## [SCHRIFTLICHE AUFGABE 1]
Entnehmen Sie den Datensätzen die Zeilen ab der Zeile mit „In vertical terms, where“ bis einschließlich der Zeile mit „the red electric locomotive at (82,65), the“, und geben Sie sie unverändert wieder.

Die Klägerin, Jahrgang 1968, arbeitet seit 2005 für die deutsche Niederlassung eines US-amerikanischen Herstellers medizinischer Produkte. Zuletzt ist sie als „Direct Marketing Supervisor“ tätig und führt ein Team von acht Mitarbeitenden.

Nach einer längeren Arbeitsunfähigkeit kehrt sie Mitte Oktober 2011 an ihren Arbeitsplatz zurück – und erlebt dort eine abrupte Veränderung: ihr wird die Teamleitung entzogen, sie verliert ihre Weisungsbefugnis gegenüber den Mitarbeitenden, sie wird in ein Einzelbüro versetzt,und
eine Kollegin wird in Teile ihrer bisherigen Aufgaben eingearbeitet.

Die Klägerin fühlt sich kaltgestellt und zieht vor Gericht: Im Wege einer einstweiligen Verfügung verlangt sie, wieder als „Direct Marketing Supervisor“ eingesetzt zu werden – oder zumindest gleichwertige Aufgaben zu erhalten.

## [BEREITGESTELLTE DATEN]
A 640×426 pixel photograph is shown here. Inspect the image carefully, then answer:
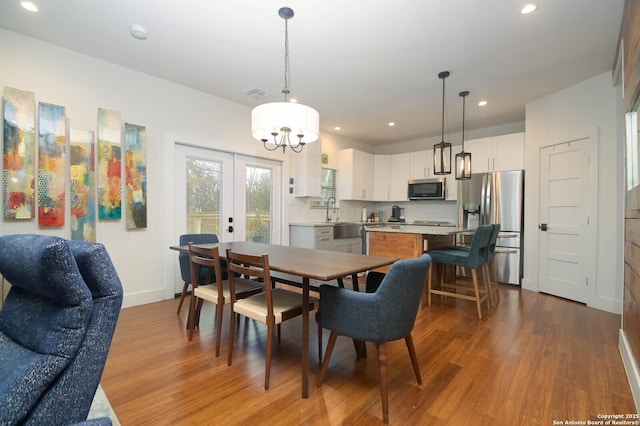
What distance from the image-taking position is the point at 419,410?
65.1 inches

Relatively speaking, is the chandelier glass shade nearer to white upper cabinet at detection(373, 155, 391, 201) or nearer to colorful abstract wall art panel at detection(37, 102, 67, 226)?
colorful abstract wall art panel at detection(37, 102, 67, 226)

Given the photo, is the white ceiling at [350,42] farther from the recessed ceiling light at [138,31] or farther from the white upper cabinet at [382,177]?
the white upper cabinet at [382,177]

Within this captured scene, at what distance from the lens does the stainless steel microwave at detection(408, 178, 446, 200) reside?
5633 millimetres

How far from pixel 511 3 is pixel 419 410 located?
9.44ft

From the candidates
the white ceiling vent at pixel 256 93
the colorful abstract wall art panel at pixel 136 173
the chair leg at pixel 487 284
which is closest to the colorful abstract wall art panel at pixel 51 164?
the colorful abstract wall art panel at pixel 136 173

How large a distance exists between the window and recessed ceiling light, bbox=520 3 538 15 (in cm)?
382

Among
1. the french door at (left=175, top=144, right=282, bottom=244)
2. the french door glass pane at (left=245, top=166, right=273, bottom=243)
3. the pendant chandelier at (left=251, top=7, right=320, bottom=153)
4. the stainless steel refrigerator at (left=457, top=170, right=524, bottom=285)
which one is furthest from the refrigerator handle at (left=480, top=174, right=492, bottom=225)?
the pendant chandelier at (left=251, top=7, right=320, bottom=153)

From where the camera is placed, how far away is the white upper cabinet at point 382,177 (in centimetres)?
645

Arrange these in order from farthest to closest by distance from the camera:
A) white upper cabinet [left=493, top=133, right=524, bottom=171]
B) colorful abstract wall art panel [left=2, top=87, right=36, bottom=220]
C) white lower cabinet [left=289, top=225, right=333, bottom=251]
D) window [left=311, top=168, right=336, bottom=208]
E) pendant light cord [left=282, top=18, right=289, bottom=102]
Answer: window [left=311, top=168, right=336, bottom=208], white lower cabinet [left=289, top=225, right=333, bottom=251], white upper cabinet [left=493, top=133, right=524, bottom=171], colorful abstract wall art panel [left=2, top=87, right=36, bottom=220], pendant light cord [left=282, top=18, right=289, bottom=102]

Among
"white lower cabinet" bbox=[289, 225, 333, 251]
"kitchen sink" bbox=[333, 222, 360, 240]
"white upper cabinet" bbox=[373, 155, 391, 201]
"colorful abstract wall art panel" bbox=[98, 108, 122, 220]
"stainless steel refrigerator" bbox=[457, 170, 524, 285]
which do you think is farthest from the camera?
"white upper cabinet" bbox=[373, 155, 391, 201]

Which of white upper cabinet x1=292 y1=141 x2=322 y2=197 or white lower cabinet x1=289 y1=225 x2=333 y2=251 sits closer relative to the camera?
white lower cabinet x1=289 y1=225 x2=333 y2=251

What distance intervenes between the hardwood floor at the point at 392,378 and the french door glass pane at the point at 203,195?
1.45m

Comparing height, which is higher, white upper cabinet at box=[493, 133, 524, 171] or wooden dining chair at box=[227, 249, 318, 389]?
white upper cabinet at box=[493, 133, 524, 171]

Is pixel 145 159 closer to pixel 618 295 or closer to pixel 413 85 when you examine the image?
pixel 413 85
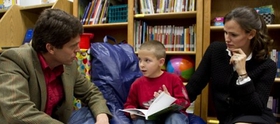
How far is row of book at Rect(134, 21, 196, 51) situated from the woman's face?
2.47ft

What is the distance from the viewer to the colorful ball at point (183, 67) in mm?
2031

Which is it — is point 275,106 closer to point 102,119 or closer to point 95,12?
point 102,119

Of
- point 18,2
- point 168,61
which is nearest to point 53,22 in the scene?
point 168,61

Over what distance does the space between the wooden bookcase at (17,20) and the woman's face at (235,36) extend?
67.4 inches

--

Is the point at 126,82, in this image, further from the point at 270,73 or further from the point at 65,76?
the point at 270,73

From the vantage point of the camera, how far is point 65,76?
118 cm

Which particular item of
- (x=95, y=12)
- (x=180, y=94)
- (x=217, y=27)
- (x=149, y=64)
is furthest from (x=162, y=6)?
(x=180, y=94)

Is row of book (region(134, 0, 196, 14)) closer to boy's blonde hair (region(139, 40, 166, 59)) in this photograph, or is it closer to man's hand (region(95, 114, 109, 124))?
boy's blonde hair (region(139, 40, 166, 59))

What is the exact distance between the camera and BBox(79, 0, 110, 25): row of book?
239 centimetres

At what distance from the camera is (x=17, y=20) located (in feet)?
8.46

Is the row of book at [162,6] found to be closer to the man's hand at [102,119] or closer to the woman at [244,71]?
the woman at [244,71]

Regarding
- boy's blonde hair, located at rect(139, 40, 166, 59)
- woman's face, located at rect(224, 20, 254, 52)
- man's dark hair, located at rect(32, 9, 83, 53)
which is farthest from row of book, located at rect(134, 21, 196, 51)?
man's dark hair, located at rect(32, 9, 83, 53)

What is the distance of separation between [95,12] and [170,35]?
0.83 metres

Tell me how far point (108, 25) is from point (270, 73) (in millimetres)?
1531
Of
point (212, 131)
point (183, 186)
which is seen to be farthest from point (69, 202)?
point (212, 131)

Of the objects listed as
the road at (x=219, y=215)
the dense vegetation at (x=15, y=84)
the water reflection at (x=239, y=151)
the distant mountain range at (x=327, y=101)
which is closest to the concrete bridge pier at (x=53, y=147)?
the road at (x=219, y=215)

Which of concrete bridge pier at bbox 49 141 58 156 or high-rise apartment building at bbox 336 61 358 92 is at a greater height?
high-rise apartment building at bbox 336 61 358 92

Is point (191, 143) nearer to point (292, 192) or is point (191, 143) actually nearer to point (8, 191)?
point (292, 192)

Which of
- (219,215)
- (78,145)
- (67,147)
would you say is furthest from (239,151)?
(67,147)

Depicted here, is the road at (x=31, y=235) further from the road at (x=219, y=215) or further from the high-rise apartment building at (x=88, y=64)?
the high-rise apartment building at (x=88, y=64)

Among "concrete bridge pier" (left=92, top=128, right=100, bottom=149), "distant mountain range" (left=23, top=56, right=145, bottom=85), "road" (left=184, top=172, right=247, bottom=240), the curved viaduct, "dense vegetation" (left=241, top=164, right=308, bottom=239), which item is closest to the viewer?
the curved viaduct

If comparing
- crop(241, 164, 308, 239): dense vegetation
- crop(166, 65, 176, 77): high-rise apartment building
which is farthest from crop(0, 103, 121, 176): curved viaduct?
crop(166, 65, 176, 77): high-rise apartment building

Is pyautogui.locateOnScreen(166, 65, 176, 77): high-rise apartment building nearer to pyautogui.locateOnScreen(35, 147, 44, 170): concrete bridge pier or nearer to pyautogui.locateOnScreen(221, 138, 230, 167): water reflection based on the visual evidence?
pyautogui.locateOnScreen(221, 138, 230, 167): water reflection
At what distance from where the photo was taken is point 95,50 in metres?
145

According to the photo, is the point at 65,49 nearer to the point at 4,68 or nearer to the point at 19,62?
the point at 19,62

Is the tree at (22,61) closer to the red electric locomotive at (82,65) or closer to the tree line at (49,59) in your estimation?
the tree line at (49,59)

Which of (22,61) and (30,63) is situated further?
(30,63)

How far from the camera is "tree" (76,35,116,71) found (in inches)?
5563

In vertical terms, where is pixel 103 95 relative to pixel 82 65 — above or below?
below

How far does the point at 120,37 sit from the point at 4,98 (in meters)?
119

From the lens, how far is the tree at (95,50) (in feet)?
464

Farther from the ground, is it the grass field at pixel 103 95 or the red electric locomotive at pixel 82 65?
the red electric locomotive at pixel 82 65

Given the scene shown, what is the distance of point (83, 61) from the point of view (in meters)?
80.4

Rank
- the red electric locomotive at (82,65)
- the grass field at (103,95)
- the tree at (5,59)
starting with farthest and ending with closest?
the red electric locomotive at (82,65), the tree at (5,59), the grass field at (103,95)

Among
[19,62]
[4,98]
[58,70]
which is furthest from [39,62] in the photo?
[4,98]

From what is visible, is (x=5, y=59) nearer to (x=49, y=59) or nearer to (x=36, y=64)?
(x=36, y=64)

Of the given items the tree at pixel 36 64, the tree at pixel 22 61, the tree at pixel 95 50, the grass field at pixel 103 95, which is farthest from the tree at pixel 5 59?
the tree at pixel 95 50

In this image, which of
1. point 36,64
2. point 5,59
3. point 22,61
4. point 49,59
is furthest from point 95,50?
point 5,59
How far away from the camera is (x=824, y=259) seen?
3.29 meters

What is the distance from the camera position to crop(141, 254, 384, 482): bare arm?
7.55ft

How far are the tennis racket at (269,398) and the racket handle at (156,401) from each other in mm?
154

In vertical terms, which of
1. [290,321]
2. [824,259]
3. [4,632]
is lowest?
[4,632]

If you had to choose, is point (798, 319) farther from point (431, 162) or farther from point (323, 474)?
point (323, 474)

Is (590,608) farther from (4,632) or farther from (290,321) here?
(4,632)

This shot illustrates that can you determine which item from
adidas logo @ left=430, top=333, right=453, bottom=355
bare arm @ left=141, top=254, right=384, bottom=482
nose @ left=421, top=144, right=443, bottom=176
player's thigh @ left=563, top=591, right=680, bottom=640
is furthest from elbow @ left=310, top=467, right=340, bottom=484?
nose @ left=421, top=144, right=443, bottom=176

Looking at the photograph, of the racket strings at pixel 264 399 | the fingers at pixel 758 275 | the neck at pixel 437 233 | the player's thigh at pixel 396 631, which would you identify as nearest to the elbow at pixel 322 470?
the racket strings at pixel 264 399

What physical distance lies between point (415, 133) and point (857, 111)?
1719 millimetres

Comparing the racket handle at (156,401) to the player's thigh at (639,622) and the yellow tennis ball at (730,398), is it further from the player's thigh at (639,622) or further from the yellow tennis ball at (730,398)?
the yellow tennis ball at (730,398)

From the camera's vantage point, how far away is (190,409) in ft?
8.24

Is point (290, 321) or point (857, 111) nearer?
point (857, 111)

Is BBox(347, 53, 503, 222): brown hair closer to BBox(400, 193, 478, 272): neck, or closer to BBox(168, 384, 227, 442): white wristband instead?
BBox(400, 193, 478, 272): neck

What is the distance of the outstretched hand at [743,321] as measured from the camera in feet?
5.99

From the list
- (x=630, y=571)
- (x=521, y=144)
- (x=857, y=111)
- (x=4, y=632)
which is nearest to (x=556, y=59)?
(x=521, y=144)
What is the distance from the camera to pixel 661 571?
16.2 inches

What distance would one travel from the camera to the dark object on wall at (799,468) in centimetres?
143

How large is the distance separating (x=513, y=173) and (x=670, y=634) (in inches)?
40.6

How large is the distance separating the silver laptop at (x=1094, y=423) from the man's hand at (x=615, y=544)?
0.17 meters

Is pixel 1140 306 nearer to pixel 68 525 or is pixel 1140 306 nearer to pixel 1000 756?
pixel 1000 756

## [SCHRIFTLICHE AUFGABE 2]
Erläutern Sie in ein bis drei Sätzen anhand des Textauszugs, weshalb die Klägerin vor Gericht zieht.

## [RICHTIGE ANTWORT 1]
In vertical terms, where is pixel 103 95 relative to pixel 82 65 — above or below?
below

How far does the point at 120,37 sit from the point at 4,98 (in meters)?
119

From the lens, how far is the tree at (95,50) (in feet)?
464

Farther from the ground, is it the grass field at pixel 103 95 or the red electric locomotive at pixel 82 65?
the red electric locomotive at pixel 82 65

Given the scene shown, what is the distance of point (83, 61) from the point of view (in meters)?
80.4

Rank
- the red electric locomotive at (82,65)
- the grass field at (103,95)
- the tree at (5,59)
starting with farthest and ending with closest?
the red electric locomotive at (82,65), the tree at (5,59), the grass field at (103,95)

## [RICHTIGE ANTWORT 2]
Die Klägerin fühlt sich kaltgestellt. Nach ihrer Rückkehr Mitte Oktober 2011 wurden ihr die Teamleitung und die Weisungsbefugnis entzogen, und sie wurde in ein Einzelbüro versetzt. Außerdem wurde eine Kollegin in Teile ihrer bisherigen Aufgaben eingearbeitet.